• _What is asked_
List each line in the items below that contains the string "exists".

*** Records to use

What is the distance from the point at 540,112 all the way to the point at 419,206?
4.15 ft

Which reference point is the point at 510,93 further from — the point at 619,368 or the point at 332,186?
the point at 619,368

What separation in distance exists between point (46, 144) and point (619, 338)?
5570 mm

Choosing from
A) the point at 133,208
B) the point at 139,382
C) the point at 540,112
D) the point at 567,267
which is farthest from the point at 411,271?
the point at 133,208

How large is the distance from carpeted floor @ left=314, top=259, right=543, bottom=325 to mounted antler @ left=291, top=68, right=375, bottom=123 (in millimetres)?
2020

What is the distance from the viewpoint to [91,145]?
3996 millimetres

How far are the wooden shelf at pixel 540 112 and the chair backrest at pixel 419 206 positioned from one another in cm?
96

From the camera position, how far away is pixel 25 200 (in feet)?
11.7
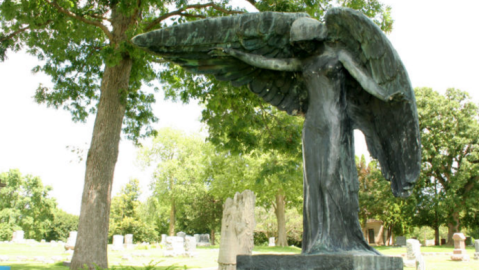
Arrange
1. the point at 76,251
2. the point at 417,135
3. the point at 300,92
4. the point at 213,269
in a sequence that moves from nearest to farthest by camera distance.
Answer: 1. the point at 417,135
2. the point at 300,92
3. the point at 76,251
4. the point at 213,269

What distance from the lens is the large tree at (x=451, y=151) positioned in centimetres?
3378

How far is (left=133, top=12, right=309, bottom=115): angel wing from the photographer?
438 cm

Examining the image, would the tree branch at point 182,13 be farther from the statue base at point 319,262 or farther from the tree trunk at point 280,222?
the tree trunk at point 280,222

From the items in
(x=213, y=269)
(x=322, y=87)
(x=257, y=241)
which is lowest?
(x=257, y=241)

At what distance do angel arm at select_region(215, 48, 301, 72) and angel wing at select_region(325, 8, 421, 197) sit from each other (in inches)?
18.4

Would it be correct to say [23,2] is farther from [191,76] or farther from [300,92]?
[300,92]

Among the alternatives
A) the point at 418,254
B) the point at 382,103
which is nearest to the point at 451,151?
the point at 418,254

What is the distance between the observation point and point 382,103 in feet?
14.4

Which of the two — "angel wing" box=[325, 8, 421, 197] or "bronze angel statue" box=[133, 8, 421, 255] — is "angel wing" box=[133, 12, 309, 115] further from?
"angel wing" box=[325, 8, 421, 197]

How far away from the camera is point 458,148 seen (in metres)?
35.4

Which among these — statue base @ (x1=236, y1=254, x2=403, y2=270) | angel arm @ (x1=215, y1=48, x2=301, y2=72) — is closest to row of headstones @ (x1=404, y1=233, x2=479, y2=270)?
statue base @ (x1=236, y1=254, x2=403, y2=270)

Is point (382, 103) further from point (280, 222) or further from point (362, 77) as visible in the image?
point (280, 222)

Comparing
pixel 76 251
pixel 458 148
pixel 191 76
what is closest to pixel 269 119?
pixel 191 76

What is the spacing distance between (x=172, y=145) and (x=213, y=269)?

******
*** Records to use

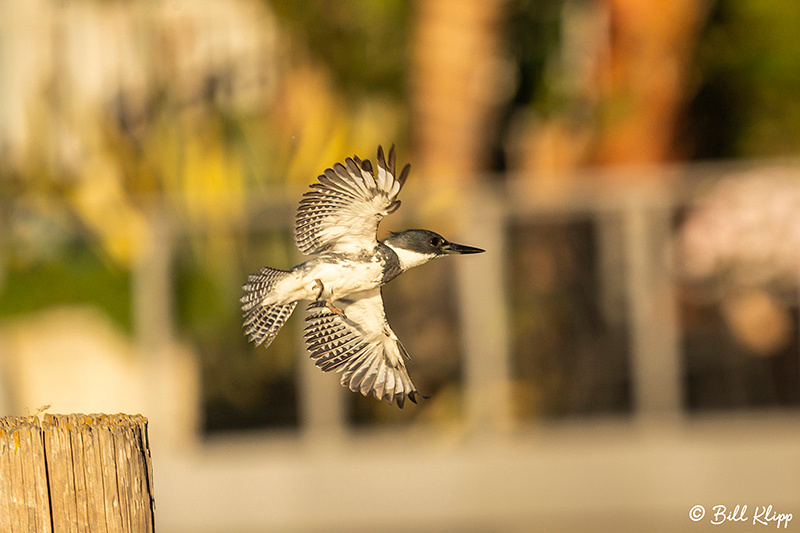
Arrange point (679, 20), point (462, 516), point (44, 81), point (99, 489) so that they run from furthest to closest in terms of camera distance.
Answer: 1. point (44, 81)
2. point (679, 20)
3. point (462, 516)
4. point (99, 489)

******
*** Records to use

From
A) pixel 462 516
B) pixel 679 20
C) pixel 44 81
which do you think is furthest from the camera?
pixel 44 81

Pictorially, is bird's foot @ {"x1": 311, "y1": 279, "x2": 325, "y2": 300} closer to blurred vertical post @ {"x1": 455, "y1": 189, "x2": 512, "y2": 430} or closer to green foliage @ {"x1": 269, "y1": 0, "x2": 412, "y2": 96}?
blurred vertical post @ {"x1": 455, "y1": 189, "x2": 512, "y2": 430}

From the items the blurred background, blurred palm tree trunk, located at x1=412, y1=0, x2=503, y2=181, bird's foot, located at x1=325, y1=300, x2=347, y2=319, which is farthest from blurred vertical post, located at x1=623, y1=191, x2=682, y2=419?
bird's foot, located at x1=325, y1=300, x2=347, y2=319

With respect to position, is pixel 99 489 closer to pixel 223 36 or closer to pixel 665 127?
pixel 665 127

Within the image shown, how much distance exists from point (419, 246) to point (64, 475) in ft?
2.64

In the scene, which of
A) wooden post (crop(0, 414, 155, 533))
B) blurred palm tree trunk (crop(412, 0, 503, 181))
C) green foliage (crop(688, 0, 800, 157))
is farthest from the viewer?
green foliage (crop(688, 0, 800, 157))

******

• _Task response_
What separation in distance exists between point (46, 144) and point (619, 338)?
Within the image shown, how much distance exists from point (419, 246) to point (64, 475) in ft?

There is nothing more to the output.